- [EXERCISE BRIEF] Copy out every one of the records below word for word, dropping the picture markers and keeping only the text.

- [SUPPLIED DATA]
'''

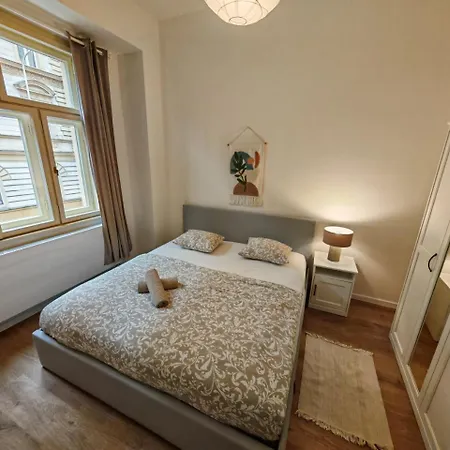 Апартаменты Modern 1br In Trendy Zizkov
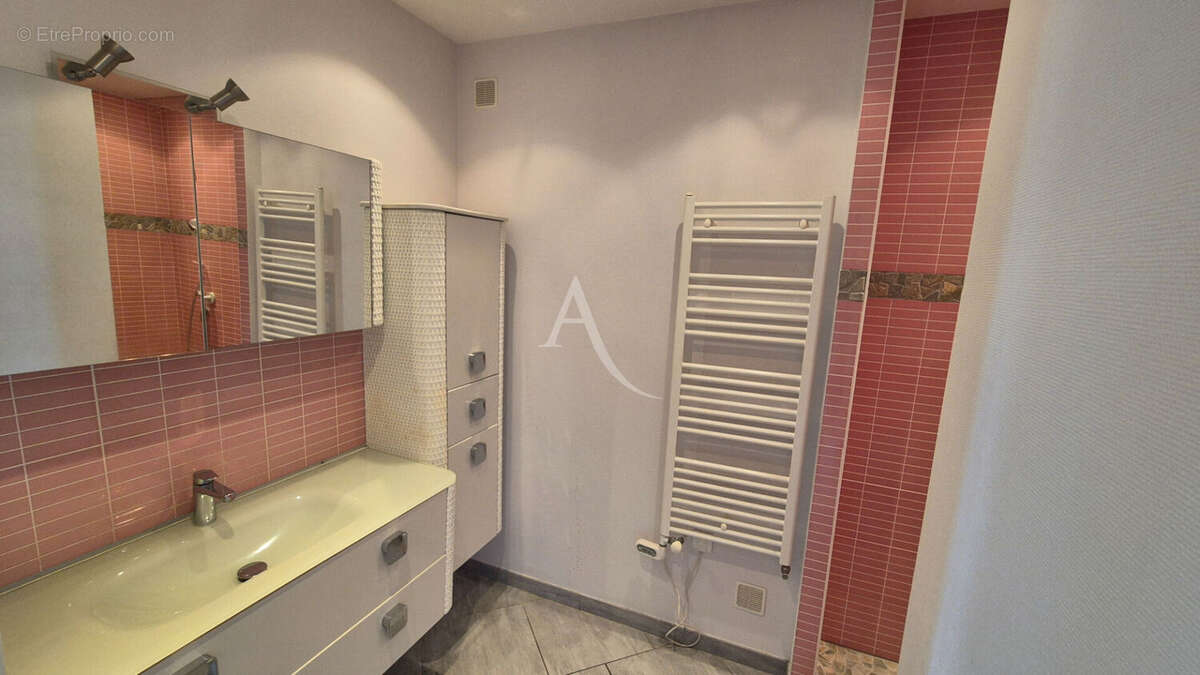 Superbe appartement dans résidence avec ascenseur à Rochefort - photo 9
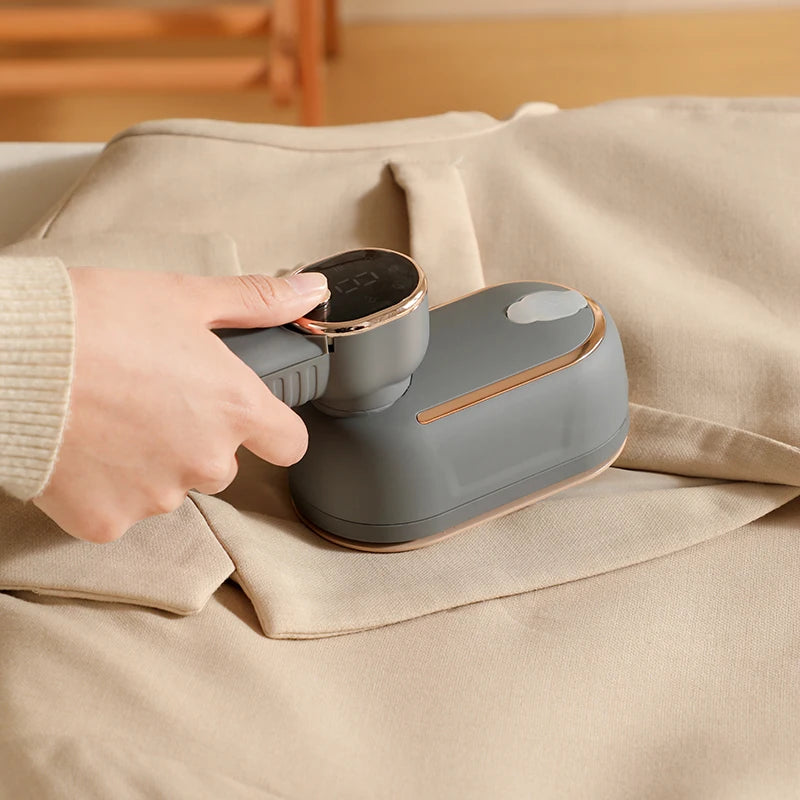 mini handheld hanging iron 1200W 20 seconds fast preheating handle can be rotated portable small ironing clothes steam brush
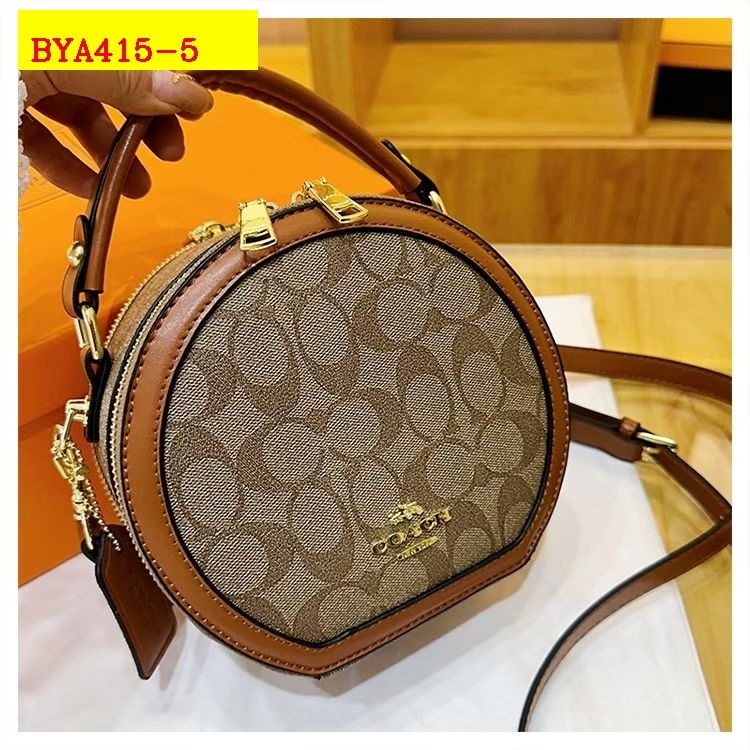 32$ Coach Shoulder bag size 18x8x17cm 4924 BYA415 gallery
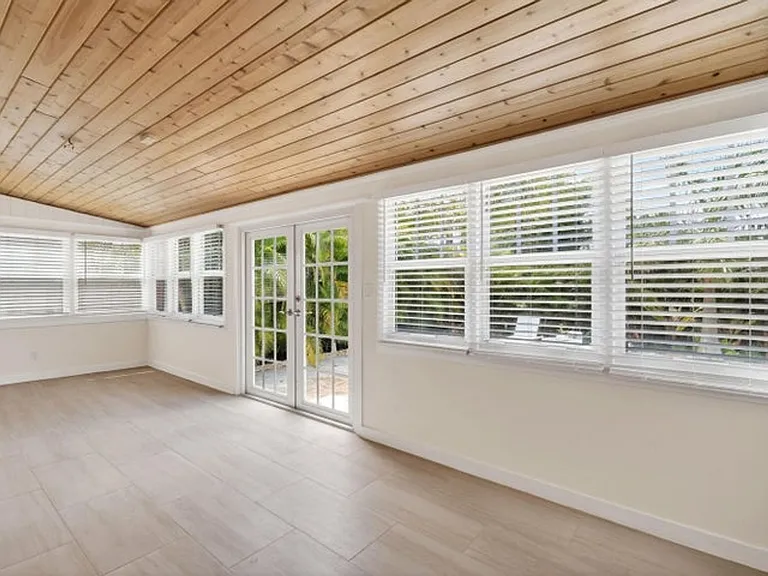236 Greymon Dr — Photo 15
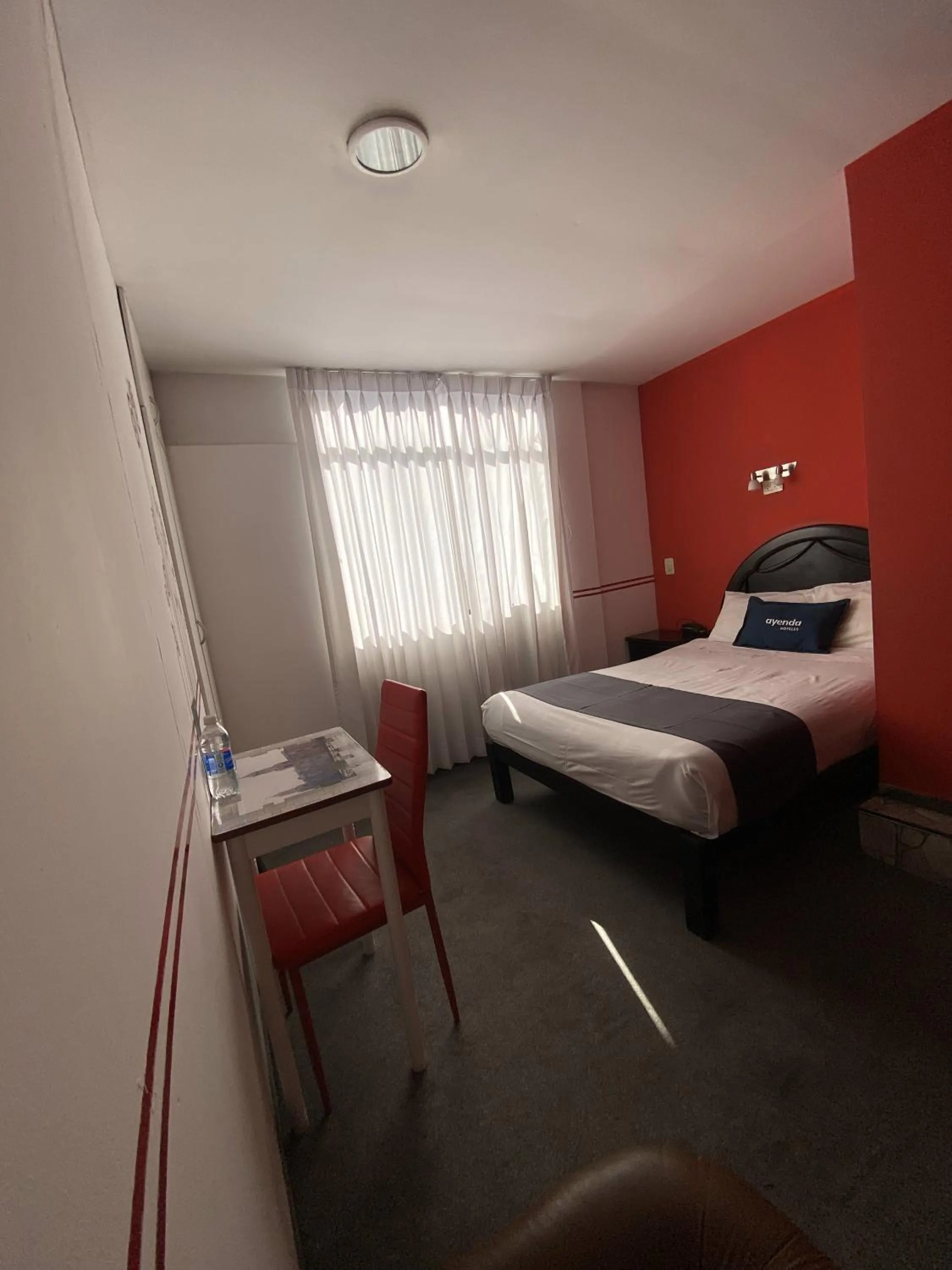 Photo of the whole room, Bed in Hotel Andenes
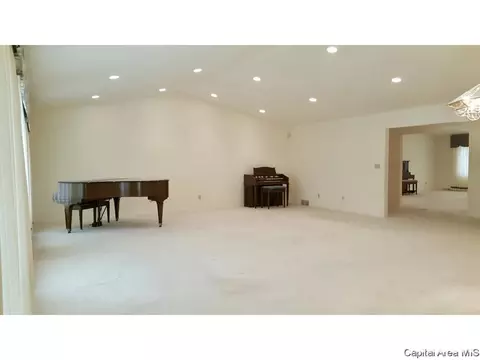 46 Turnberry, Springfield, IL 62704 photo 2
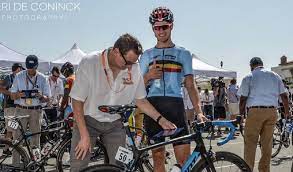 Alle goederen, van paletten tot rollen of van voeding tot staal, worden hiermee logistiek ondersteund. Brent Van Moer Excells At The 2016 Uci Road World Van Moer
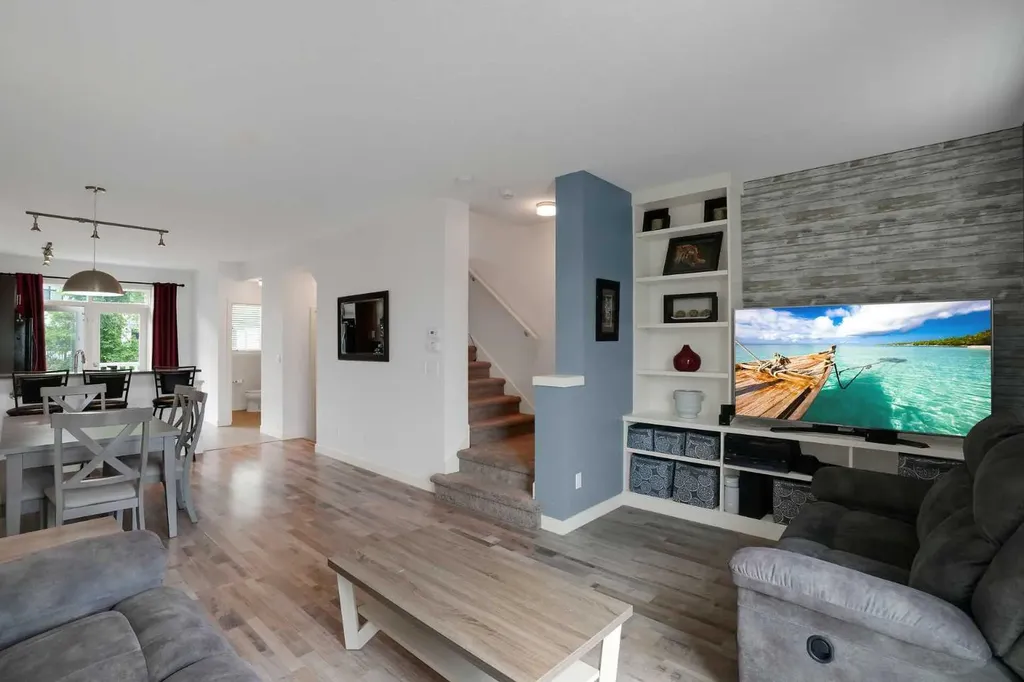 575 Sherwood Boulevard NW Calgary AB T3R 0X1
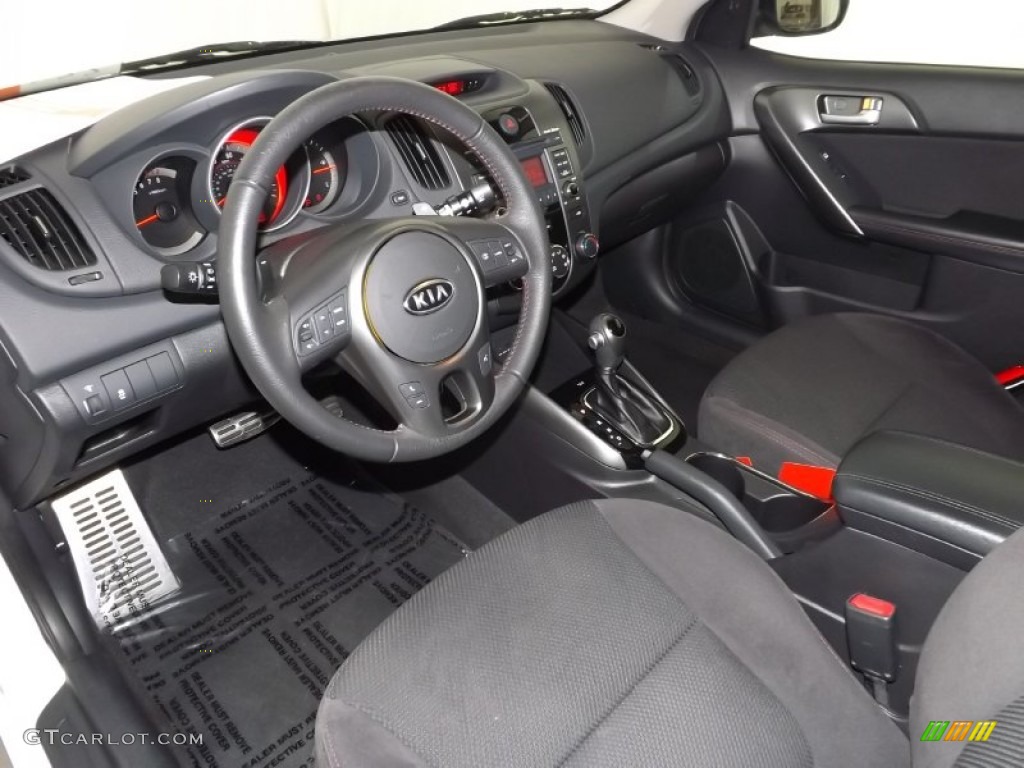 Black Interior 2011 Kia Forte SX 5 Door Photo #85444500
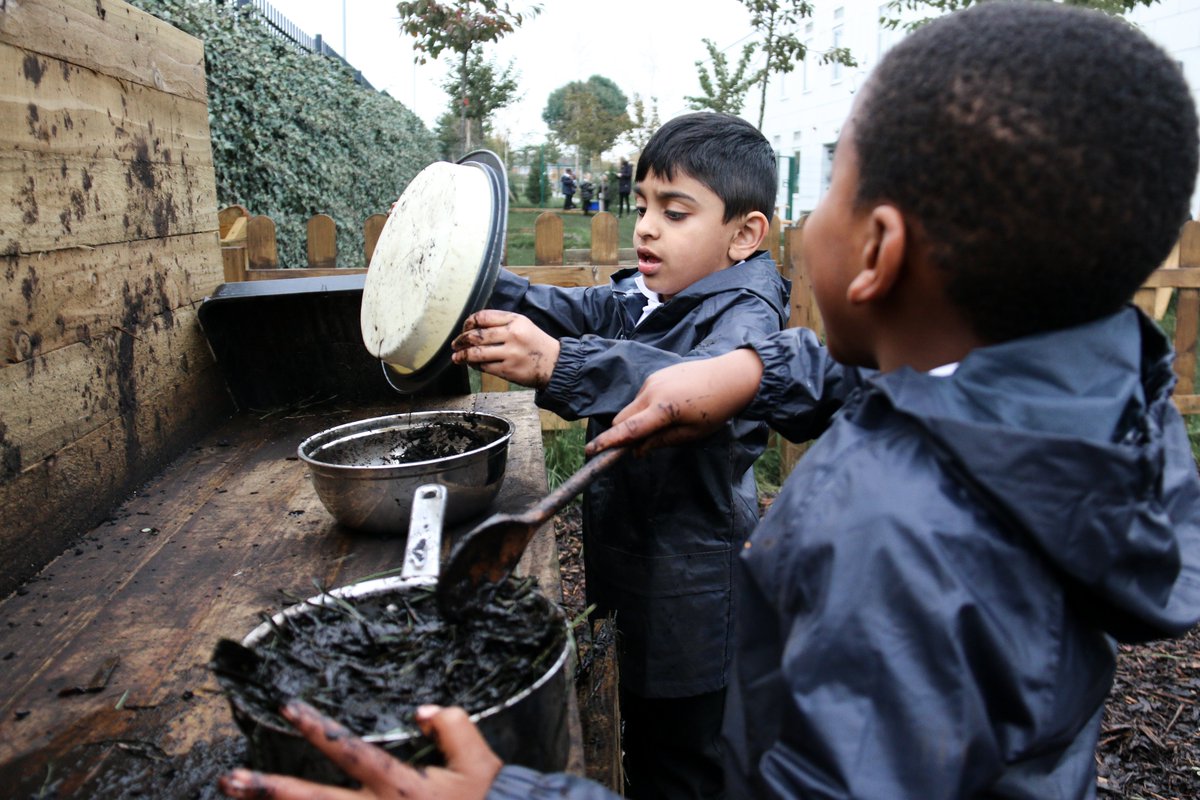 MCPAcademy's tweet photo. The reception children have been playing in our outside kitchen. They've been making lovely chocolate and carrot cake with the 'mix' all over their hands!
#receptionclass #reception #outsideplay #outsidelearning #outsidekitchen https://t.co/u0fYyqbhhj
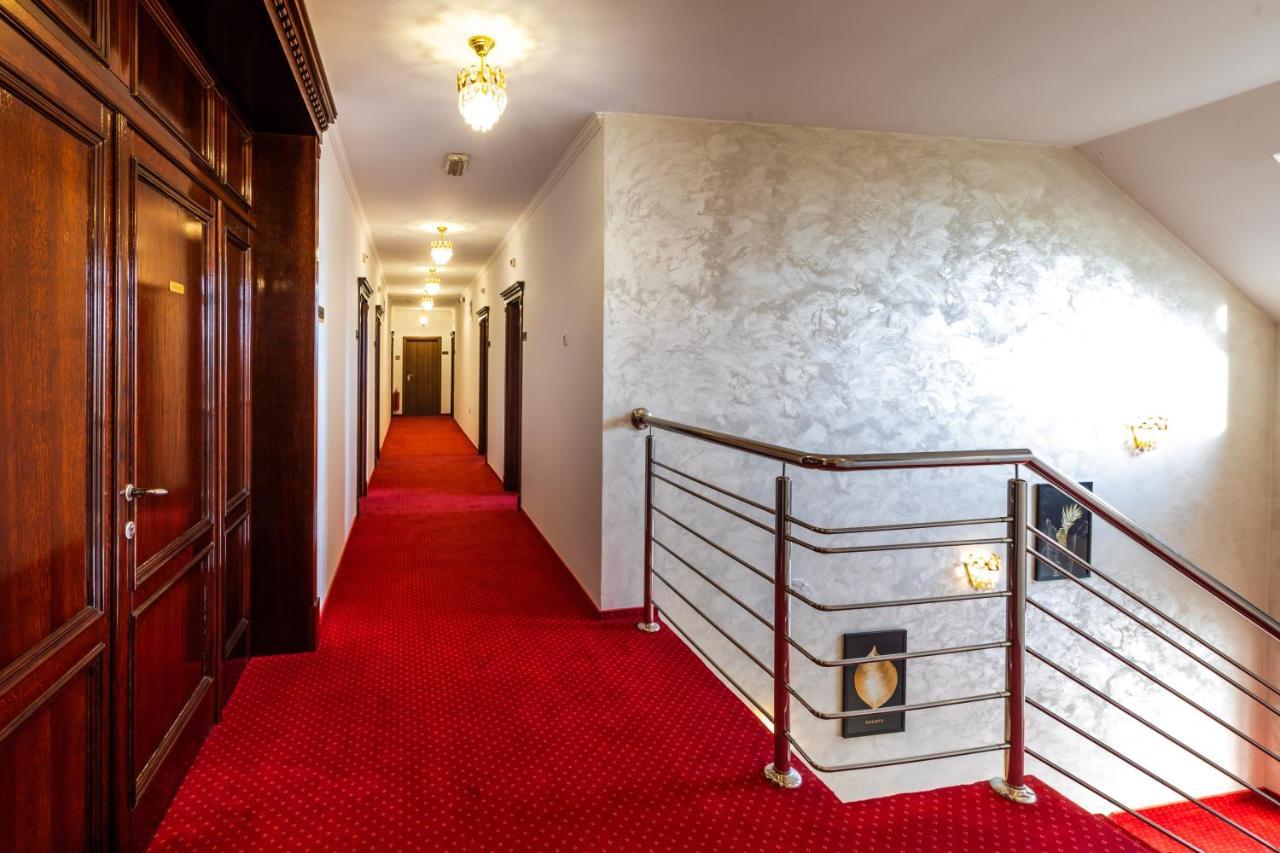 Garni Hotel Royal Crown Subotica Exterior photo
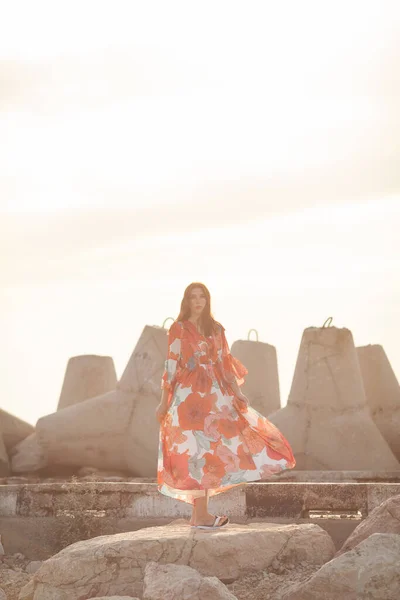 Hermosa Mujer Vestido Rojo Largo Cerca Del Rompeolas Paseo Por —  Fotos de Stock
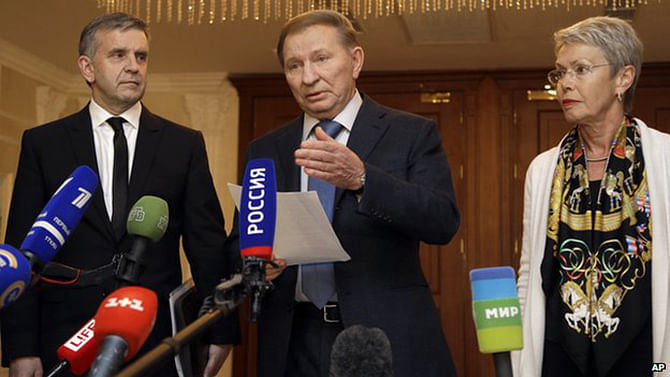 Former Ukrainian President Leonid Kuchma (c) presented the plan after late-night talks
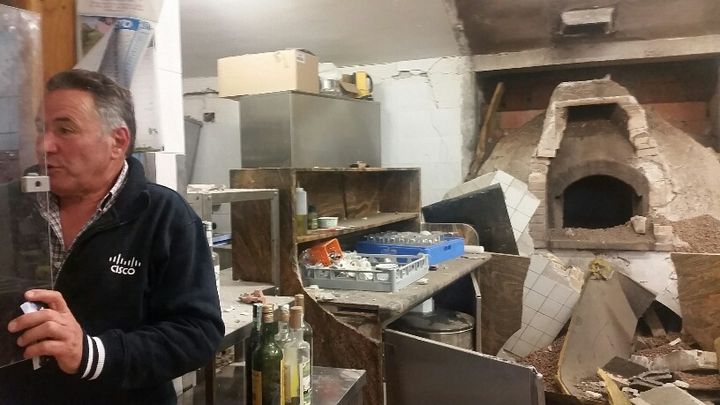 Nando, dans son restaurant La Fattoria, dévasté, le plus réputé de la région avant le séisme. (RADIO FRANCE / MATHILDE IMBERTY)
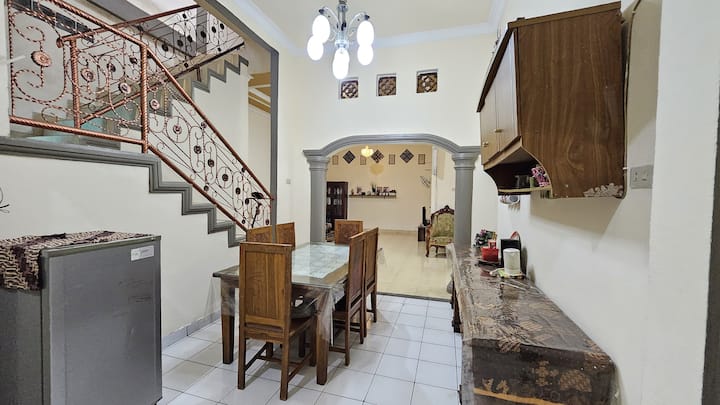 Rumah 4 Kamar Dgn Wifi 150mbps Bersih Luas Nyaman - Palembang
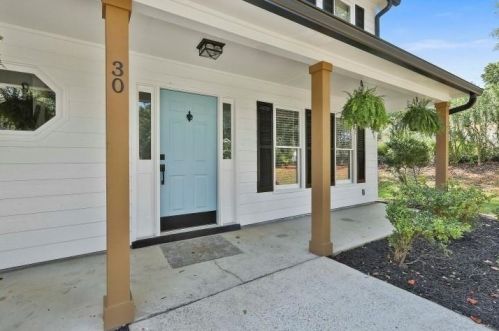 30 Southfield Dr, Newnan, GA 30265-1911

'''

- [ANSWER TO THE PROBLEM]
 Апартаменты Modern 1br In Trendy Zizkov
 Superbe appartement dans résidence avec ascenseur à Rochefort - photo 9
 mini handheld hanging iron 1200W 20 seconds fast preheating handle can be rotated portable small ironing clothes steam brush
 32$ Coach Shoulder bag size 18x8x17cm 4924 BYA415 gallery
236 Greymon Dr — Photo 15
 Photo of the whole room, Bed in Hotel Andenes
 46 Turnberry, Springfield, IL 62704 photo 2
 Alle goederen, van paletten tot rollen of van voeding tot staal, worden hiermee logistiek ondersteund. Brent Van Moer Excells At The 2016 Uci Road World Van Moer
 575 Sherwood Boulevard NW Calgary AB T3R 0X1
 Black Interior 2011 Kia Forte SX 5 Door Photo #85444500
 MCPAcademy's tweet photo. The reception children have been playing in our outside kitchen. They've been making lovely chocolate and carrot cake with the 'mix' all over their hands!
#receptionclass #reception #outsideplay #outsidelearning #outsidekitchen https://t.co/u0fYyqbhhj
 Garni Hotel Royal Crown Subotica Exterior photo
 Hermosa Mujer Vestido Rojo Largo Cerca Del Rompeolas Paseo Por —  Fotos de Stock
 Former Ukrainian President Leonid Kuchma (c) presented the plan after late-night talks
 Nando, dans son restaurant La Fattoria, dévasté, le plus réputé de la région avant le séisme. (RADIO FRANCE / MATHILDE IMBERTY)
 Rumah 4 Kamar Dgn Wifi 150mbps Bersih Luas Nyaman - Palembang
 30 Southfield Dr, Newnan, GA 30265-1911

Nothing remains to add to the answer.